Opt For Apps That Have Partnered Reputable Regulated Entities, The App Must Be Featured on That Entity’s Website and in RBI’s Whitelist: FSDC

Posted On - 1 May, 2024 • By - King Stubb & Kasiva

In response to heightened concerns regarding unauthorized loan apps, the Financial Stability and Development Council (“FSDC”) has advocated for enhanced measures to curb lending practices by unscrupulous entities. While regulatory bodies strive to fortify safeguards for borrowers, it is imperative for individuals to exercise caution.

Key indicators of suspicious activity include:

  • poorly designed apps;
  • aggressive marketing tactics; and
  • demands for upfront payments or processing fees.

It is also recommended to consult with the Reserve Bank of India’s (“RBI”) whitelist and verify partnerships with regulated entities before downloading any digital lending app.

Furthermore, prospective borrowers should assess an app’s reputation based on user reviews, download statistics, and transparency regarding interest rates and loan terms. Compliance with RBI guidelines, including the disclosure of annual percentage rates and upfront fees, is essential for ensuring transparency and consumer protection.

Finally, borrowers should insist on receiving comprehensive documentation outlining loan terms, repayment schedules, and other pertinent information to mitigate risks associated with unauthorized lending practices.

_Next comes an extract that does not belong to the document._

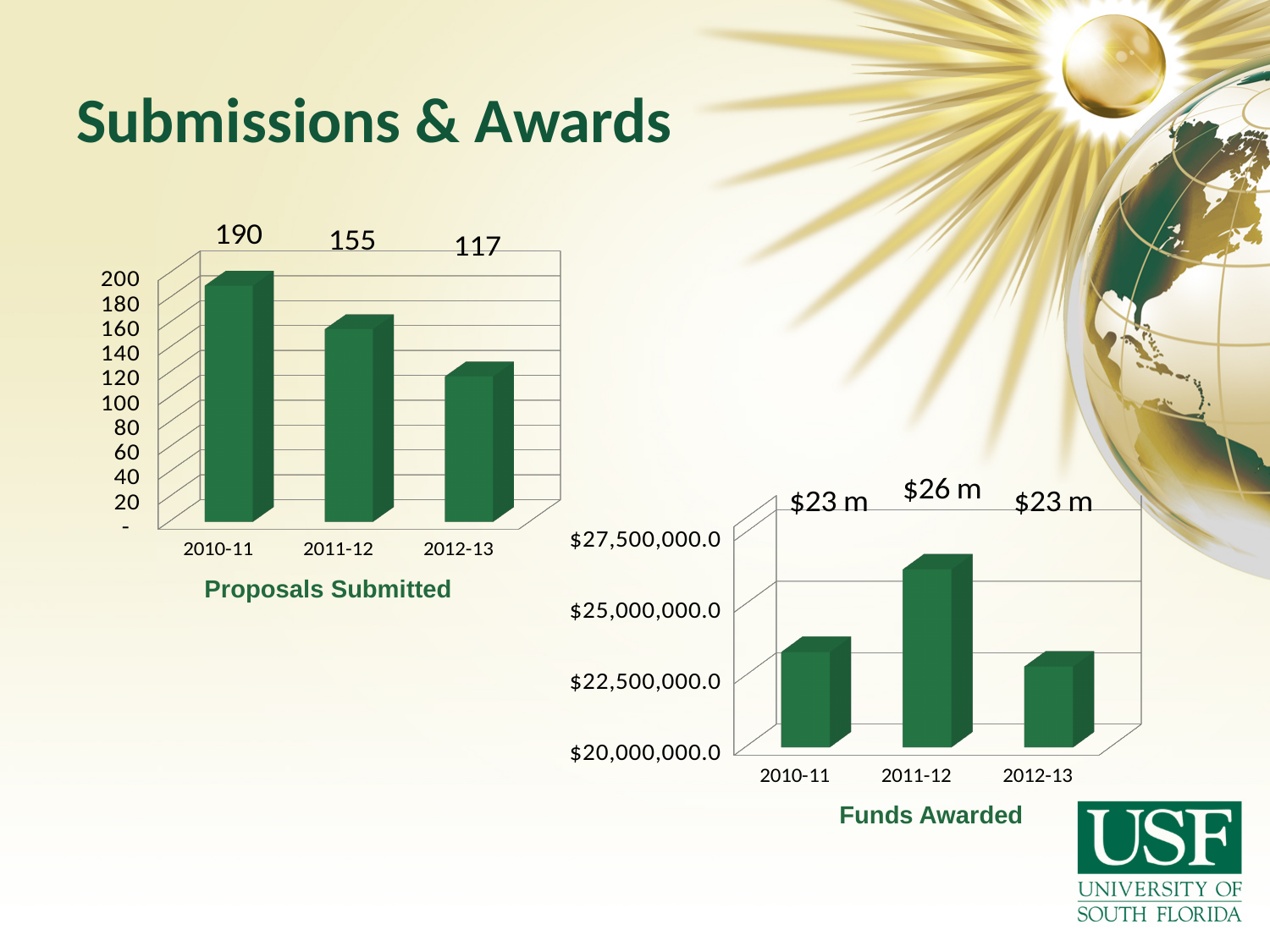
In the Funds Awarded chart, is the value for 2011-12 greater or less than $25,000,000.0? greater In the Proposals Submitted chart, which year has the lowest number of proposals? 2012-13 What kind of chart is the Funds Awarded chart? bar chart In the Funds Awarded chart, what is the value for 2011-12? $26 m In the Proposals Submitted chart, how many proposals were submitted in 2010-11? 190 In the Proposals Submitted chart, do the values rise or fall from 2010-11 to 2012-13? fall In the Proposals Submitted chart, how many years are shown? 3 In the Proposals Submitted chart, what is the value for 2012-13? 117 In the Funds Awarded chart, is the value for 2012-13 greater or less than $25,000,000.0? less In the Funds Awarded chart, which year has the highest funds awarded? 2011-12 In the Proposals Submitted chart, what is the difference between the 2010-11 and 2011-12 values? 35 In the Funds Awarded chart, what is the value for 2010-11? $23 m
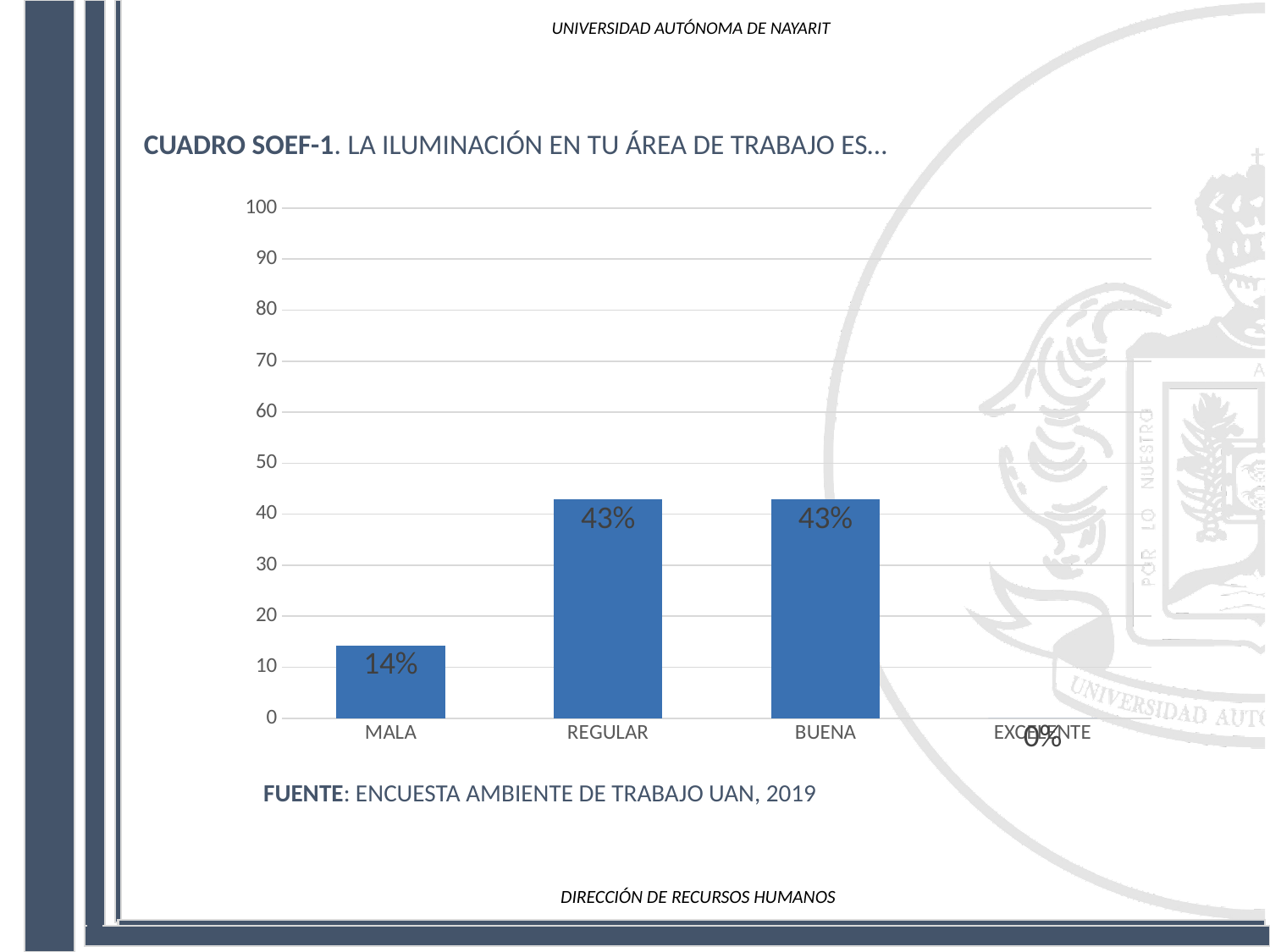
How many categories are shown on the x axis? 4 Is the value for MALA greater or less than 20? less What is the difference between the value for BUENA and the value for MALA? 29 percentage points Is the value for REGULAR greater or less than 40? greater Which category has the lowest value? EXCELENTE Which is larger, the value for MALA or the value for REGULAR? REGULAR What is the source cited below the chart? ENCUESTA AMBIENTE DE TRABAJO UAN, 2019 What kind of chart is shown on the slide? bar chart What is the value for BUENA? 43% What is the value for MALA? 14% What is the value for EXCELENTE? 0% What is the value for REGULAR? 43%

Additionally, as per a report from PTI on March 31, 2024, RBI is considering the creation of a Digital India Trust Agency (DIGITA) to tackle the spread of illegal lending apps. Apps lacking the ‘verified’ mark from DIGITA would be deemed unauthorized for law enforcement purposes, serving as a pivotal measure in the fight against financial crimes online. Once established, DIGITA would be responsible for scrutinizing digital lending apps to ensure adherence to regulations. The proposed agency aims to authenticate digital lending apps and maintain a public registry of verified apps. A rigorous verification process is anticipated to foster transparency and accountability in the digital lending sector, which has witnessed a surge in fraudulent activities and unethical behaviours.